New Paradigm: The LLM serves simultaneously as generator and critic, achieving self-improvement through self-critique without any training.
Interesting Experience Evolution: The learning curve progresses from geometric correctness to spatial expressiveness and finally to format self-verification, resembling human-like skill acquisition.
High Practicality: Requires only an LLM API and a single GPU, making the barrier to entry extremely low.
Statistical analysis over 200 rollouts reveals behavioral patterns in LLM-based 3D content generation.

Limitations & Future Work¶

Performance degrades after 2–3 epochs of experience accumulation due to "over-reasoning"; sustained improvement remains an open challenge.
Generation quality is bounded by the LLM's inherent 3D spatial reasoning capacity.
The Bézier curve representation has limited expressive power, making complex topologies difficult to capture.
Contrastive evaluation relies on CLIP, which may be insufficiently precise for 3D sketch assessment.
Generation speed is constrained by LLM API latency.

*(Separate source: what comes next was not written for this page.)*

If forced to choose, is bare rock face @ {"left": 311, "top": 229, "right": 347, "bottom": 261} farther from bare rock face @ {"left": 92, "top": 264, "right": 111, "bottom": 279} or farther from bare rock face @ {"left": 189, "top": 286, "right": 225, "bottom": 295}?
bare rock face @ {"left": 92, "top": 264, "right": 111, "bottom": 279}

This work naturally and elegantly extends the 2D sketch paradigm of SketchAgent to 3D.
The generalization from training-free GRPO to contrastive experience optimization is noteworthy and may apply to other creative generation tasks.
The potential of LLMs as 3D spatial reasoners warrants deeper investigation.

Rating¶

Novelty: ⭐⭐⭐⭐⭐ Training-free 3D sketch generation combined with contrastive experience optimization represents a genuinely new paradigm.
Experimental Thoroughness: ⭐⭐⭐⭐ Detailed ablations with in-depth statistical analysis.
Writing Quality: ⭐⭐⭐⭐ Method presentation is clear, though some details are deferred to the appendix.
Value: ⭐⭐⭐⭐ Strongly inspiring, though 3D sketch generation remains a relatively niche application.